My prayers were answered when we delivered a live girl baby. She had a poor Apgar initially, but was well resuscitated by the theatre team. When I went in the evening to review her, she was bawling out. And oh my, the only time you feel so happy to see a child cry out.

I had staff from the hospital where EE was admitted for the last 3 days. It seemed that she was asked to go to a higher centre on Saturday night as the doctor had felt that the baby had not rotated properly and she could need a Cesarian Section – but the family had not taken it seriously. And having waited for quite long – they had taken a very high risk.

As soon as I finished surgery, Sr. Bharati, the Nursing Superintendent had news for me. Dr. Nandamani could hardly sit, leave alone work. He had told me that he was feeling quite sick in the morning and I had told him to take sick leave if he finds things difficult. Dr Nandamani had left OPD and there was quite a large crowd.

As usual, there was a bunch of tuberculosis patients, couple of patients with bronchial asthma, two patients with long duration of fever with typical features of dengue and a low platelet count whom I ultimately admitted.

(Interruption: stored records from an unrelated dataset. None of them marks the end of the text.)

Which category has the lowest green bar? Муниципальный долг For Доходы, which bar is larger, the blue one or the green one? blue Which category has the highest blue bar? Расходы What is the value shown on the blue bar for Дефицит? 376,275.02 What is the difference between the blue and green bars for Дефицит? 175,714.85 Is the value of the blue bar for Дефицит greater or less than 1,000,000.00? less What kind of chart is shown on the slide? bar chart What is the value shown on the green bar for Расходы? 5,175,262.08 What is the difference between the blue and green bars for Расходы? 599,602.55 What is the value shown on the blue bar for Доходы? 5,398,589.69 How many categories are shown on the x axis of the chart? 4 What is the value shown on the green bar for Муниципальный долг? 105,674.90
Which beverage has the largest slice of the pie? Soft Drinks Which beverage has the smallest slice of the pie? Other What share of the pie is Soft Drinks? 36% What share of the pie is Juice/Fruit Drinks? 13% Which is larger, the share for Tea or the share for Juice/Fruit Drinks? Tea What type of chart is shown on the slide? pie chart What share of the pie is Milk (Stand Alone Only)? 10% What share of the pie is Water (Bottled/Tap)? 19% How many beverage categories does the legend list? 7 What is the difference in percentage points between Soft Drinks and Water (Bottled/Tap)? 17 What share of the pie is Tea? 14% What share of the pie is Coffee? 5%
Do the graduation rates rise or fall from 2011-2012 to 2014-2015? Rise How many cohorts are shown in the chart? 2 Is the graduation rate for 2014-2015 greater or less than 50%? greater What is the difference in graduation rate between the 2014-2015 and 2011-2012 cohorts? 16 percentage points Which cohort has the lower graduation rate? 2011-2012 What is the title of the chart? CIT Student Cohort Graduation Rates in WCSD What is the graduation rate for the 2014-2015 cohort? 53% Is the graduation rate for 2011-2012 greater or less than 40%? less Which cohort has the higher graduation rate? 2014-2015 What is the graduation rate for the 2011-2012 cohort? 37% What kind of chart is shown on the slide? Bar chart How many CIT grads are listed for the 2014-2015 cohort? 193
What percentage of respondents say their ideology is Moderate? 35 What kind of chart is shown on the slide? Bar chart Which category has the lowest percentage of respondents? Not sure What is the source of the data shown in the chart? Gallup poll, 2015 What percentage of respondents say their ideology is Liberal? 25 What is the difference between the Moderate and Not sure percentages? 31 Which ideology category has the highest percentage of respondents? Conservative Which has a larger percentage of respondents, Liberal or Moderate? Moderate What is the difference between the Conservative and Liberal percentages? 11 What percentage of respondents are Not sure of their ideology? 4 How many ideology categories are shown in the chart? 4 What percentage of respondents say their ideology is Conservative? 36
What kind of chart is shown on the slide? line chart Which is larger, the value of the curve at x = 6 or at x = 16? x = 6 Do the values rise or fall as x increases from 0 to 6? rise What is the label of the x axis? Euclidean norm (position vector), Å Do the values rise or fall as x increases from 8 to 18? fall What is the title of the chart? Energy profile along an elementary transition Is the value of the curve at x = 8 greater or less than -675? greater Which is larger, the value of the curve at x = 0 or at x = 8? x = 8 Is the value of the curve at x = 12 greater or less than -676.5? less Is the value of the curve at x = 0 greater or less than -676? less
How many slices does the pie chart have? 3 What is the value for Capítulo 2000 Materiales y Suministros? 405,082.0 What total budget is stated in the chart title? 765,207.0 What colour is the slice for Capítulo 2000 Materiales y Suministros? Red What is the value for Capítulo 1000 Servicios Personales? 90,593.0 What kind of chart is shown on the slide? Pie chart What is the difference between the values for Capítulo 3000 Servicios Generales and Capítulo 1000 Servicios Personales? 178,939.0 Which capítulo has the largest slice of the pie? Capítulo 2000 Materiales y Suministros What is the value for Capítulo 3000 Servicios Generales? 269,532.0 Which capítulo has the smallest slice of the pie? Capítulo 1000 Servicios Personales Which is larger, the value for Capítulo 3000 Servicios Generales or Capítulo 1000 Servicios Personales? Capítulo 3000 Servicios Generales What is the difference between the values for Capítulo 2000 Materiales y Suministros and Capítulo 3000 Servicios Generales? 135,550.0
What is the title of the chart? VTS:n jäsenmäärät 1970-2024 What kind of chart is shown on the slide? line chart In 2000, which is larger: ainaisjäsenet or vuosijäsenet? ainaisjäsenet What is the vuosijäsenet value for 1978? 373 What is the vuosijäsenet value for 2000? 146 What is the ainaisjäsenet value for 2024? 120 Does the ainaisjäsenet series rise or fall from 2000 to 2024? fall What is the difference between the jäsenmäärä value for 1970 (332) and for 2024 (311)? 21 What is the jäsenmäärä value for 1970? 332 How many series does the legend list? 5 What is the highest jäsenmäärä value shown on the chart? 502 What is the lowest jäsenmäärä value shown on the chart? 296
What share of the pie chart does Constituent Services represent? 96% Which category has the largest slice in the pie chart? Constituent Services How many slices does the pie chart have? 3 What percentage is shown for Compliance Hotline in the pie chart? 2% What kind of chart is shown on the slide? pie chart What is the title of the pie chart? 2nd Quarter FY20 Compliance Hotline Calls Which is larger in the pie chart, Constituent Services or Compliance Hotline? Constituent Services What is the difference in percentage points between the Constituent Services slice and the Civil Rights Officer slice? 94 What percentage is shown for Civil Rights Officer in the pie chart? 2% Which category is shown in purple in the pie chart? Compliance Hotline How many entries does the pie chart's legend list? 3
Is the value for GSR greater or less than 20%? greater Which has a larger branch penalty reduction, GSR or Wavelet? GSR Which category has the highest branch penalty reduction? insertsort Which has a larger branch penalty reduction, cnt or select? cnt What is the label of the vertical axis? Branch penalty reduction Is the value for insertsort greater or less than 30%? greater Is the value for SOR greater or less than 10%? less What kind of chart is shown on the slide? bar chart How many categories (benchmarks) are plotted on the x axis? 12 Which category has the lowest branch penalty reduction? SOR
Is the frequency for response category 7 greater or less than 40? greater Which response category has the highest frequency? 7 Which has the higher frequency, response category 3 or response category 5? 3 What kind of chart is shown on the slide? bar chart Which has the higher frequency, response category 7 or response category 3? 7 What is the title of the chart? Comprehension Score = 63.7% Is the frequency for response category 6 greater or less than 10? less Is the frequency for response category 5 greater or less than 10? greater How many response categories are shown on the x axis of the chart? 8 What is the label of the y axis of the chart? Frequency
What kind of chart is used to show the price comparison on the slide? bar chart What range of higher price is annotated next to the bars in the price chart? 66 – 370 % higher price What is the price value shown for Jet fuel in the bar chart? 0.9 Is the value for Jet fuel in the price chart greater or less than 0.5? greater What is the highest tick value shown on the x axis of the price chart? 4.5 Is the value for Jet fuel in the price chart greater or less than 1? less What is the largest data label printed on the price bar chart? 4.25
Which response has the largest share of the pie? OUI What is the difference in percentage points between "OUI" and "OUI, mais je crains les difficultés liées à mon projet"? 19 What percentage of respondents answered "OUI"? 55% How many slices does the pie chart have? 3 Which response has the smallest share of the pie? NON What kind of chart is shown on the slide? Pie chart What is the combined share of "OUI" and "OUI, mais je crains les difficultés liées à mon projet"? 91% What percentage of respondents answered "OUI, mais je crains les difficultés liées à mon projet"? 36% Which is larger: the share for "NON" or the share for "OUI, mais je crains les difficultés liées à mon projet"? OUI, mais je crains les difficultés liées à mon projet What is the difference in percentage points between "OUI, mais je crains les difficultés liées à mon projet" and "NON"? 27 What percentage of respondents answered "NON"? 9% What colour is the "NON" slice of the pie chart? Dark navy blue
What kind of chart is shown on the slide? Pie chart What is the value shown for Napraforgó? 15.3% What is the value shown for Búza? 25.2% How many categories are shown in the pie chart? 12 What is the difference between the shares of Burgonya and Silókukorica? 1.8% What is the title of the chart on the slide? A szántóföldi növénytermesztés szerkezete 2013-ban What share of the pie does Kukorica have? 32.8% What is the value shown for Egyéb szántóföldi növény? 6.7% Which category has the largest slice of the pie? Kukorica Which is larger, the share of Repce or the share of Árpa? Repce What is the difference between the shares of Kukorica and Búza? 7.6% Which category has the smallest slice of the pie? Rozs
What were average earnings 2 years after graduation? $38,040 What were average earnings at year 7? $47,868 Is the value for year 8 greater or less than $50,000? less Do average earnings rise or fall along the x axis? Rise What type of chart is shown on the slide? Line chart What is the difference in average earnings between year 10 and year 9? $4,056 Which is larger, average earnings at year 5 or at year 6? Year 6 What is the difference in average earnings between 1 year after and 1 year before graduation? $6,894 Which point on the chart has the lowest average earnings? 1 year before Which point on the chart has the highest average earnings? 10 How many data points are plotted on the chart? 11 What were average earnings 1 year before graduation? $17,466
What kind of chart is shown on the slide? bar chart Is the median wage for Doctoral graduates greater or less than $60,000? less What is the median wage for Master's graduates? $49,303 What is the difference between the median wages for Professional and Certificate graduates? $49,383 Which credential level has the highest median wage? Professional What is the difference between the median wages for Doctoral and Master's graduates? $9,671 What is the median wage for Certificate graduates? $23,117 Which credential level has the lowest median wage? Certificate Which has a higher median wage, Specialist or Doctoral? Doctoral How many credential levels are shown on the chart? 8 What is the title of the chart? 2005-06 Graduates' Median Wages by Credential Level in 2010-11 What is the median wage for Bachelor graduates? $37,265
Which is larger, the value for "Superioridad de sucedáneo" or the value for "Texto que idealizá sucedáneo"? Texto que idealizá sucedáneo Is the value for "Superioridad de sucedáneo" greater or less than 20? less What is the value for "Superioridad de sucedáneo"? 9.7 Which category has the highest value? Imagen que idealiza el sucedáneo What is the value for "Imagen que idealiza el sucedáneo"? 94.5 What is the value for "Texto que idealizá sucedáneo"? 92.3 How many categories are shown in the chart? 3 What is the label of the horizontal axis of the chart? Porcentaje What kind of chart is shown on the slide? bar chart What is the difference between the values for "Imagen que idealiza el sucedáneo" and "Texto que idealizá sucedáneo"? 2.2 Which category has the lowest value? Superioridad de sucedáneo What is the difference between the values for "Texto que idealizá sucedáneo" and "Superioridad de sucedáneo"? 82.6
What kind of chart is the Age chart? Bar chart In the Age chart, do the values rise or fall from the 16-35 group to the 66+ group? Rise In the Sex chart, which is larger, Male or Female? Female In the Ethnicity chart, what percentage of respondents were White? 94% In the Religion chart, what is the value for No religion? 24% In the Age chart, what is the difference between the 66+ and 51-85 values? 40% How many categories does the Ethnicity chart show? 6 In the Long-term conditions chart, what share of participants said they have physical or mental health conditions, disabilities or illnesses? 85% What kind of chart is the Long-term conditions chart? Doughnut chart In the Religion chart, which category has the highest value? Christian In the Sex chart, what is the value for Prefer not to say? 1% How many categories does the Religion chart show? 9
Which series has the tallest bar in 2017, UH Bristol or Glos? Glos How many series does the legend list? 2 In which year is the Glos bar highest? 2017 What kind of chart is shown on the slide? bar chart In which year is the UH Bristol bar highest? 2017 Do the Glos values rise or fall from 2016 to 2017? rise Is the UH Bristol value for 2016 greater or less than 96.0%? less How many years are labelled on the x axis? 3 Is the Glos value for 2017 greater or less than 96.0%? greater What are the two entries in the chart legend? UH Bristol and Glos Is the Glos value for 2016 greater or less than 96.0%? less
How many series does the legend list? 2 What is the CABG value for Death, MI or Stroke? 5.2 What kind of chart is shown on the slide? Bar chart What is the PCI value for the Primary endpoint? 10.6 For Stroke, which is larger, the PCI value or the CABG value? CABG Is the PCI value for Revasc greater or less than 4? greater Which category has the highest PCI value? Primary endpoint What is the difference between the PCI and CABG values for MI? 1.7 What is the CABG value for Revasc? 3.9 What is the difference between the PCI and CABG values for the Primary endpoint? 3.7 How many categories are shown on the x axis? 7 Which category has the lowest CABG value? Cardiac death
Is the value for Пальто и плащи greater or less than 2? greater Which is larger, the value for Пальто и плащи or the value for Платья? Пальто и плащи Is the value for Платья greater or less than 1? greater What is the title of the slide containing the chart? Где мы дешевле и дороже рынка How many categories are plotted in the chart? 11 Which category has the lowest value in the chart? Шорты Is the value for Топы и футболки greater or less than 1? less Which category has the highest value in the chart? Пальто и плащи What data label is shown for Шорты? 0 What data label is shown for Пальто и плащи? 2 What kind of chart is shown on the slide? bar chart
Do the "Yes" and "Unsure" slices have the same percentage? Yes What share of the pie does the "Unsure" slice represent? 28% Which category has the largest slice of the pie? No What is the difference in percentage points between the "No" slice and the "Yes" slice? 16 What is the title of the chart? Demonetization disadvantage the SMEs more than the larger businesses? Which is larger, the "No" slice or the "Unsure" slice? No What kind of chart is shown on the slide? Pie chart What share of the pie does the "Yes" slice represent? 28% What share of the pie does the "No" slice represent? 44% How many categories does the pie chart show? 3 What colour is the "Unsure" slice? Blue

However, I need to tell you about a patient who I felt so bad about. She was SD, a 65 year old lady with a swelling over her right cheek. It was obvious oral malignancy which was spread locally. There was nothing much I could do. As soon as I told the husband that he needed to take his wife to the Medical College under Banaras Hindu University, both of them started to cry. I asked them about their children. More tears rolled down their cheeks – there was so much of hopelessness in their eyes.

I told them that I’ll help them to obtain help in going. They sat down and talked for a long time. It seemed that their children were doing well. But, they had no time for the parents. I gave letters for them to give to the local government authorities so that they could request help.

Like the many malignancies which we have been seeing of late, most of these poor people have nowhere to go.

In between, we had a elderly lady with electrical burns. There was only about 10% of burns and most of it was quite deep. Since electrical burns could be quite deep such that it could involve even the bones, the patient was quite elderly and the family looked quite well off, I gave them the option of taking her to Ranchi which they promptly did.

By the time, we finished OPD it was 5:30 pm. As with each day, we had learnt quite a lot. There are concerns which I would share in my later posts especially about the prevalence of anemia which is responsible for quite a lot of morbidity and mortality in this part of the country.

I also realized that Dr Shishir, Dr Nandamani, Dr Angel and I had dealt with quite a number of sick patients whose management could have resulted in quite a number of complications and I acknowledge the grace of God in whatever we did during the day. My prayer is that our patients also realize the same in their lives.